George W. E. Russell gives the following account of an adventure that Berkeley once had on the road:
He had always declared that any one might without disgrace be overcome by superior numbers, but that he would never surrender to a single highwayman. As he was crossing Hounslow Heath one night, on his way from Berkeley Castle to London, his travelling carriage was stopped by a man on horseback, who put his head in at the window and said, ‘I believe you are Lord Berkeley?’ ‘I am.’ ‘I believe you have always boasted that you would never surrender to a single highwayman?’ ‘I have.’ ‘Well,’ presenting a pistol, ‘I am a single highwayman, and I say, “Your money or your life.”’ ‘You cowardly dog,’ said Lord Berkeley, ‘do you think I can’t see your confederate skulking behind you?’ The highwayman, who was really alone, looked hurriedly around, and Lord Berkeley shot him through the head.

Marriage and issue

Berkeley and Mary Cole, the daughter of a local publican and butcher, had seven sons and five daughters, but the disputed date of their marriage prevented their elder sons from succeeding as Earl of Berkeley and Baron Berkeley. They asserted that the marriage had taken place on 30 March 1785, but the earliest ceremony of which there is incontrovertible proof was a wedding in Lambeth Church, Surrey, on 16 May 1796, at which date she was pregnant with their seventh child.

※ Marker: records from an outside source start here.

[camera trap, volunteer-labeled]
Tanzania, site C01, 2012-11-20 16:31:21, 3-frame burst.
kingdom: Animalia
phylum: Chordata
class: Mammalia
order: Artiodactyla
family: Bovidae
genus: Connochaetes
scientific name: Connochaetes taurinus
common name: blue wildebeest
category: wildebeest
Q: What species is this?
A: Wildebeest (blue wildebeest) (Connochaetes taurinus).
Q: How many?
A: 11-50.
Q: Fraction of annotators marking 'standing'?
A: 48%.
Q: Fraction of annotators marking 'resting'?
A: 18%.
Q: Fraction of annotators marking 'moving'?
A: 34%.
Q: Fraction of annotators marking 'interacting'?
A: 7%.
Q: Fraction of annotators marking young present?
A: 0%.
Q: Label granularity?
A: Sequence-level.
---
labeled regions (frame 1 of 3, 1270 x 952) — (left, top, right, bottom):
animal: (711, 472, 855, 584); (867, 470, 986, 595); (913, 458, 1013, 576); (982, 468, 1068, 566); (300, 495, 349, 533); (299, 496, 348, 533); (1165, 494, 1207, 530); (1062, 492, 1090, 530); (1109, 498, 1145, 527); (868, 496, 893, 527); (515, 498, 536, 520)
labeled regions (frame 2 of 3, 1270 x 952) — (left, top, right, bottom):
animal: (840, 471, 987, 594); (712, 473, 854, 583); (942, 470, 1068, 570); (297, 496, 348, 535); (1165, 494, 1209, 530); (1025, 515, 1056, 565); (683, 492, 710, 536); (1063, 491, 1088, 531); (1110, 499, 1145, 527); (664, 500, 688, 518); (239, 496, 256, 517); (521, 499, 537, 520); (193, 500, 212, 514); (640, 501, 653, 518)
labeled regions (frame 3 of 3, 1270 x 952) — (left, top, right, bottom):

He settled Berkeley Castle upon their eldest son, William FitzHardinge Berkeley, but William's attempt to assume his father's honours were disallowed by the House of Lords, who considered him illegitimate.
Berkeley's titles devolved as a matter of law upon his fifth but first legitimate son, Thomas Morton Fitzhardinge Berkeley, but were never used by him and he did not take his seat in the House of Lords. Per his father's will, he would have lost his small inheritance had he disputed his eldest brother's claim to the titles.